Latent Diffusion Model Accelerator
a project to develop a data-flow design aimed to be instantiated over one or multiple FPGAs with the goal of reducing diffusion model inference latency by speeding up per step computations. (Ongoing)
This project is my final year project for my MEng Electronic and Information Engineering degree at Imperial College London. It aims to reduce the inference latency of diffusion models by targetting the per timestep latency. This will be done by instantiating an optimial and parameterised data-flow design that implements the denoising neural network (U-Net). This work is done in assosciation with the DeepWok Lab (https://deepwok.github.io/).

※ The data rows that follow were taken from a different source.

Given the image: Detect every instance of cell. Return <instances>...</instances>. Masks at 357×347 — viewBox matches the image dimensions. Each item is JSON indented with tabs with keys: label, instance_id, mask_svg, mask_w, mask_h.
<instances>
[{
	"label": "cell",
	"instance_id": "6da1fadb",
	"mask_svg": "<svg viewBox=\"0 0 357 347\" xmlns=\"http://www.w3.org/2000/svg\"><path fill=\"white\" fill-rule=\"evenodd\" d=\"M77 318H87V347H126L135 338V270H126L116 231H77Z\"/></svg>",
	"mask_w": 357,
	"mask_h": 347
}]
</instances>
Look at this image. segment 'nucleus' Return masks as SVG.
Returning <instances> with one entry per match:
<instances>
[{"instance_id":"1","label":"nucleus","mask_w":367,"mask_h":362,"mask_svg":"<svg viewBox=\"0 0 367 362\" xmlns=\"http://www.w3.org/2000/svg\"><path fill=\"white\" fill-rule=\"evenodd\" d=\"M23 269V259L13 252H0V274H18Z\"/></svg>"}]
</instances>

The abstract for this project is as follows:
Diffusion models achieve state of the art image synthesis and boast powerful generative capabilities. In particular, Latent Diffusion Models are capable of generating high-resolution images that beat alternative methods. However, diffusion models suffer from a long and iterative generation process which consumes a great deal of computational resources. There has been a strong effort to reduce this computational need by reducing the number of iterations (or sampling steps) the diffusion model must undergo, but there has been limited work in reducing per-step latency. This project encompasses the development of the custom hardware and software used to accelerate Latent Diffusion Model inference within a tolerable loss in generative quality. A significant goal of the work is to develop open-source hardware and software in order to encourage global collaboration to aid the goal of efficient computation. The development of this open-source accelerator will be the first of its kind and could lead to more research being conducted. This aspect is inspired by projects such as lowRisc and the MASE repository which are open-source projects with a focus on quality, efficiency, and robustness of the components developed.
Due to the large complexity of the project, it cannot be fully described in this portfolio. But a diagram for the top level design is below. Overall, many components were developed in SystemVerilog and verified using CocoTB with Verilator. The highly optimised data-streaming design using a quantised latent diffusion model achieved a 4x performance improvement against competing GPUs with a tolerable loss of generative quality.
The design was implemented on an Xilinx Alveo U250 FPGA with a 222MHz clock frequency.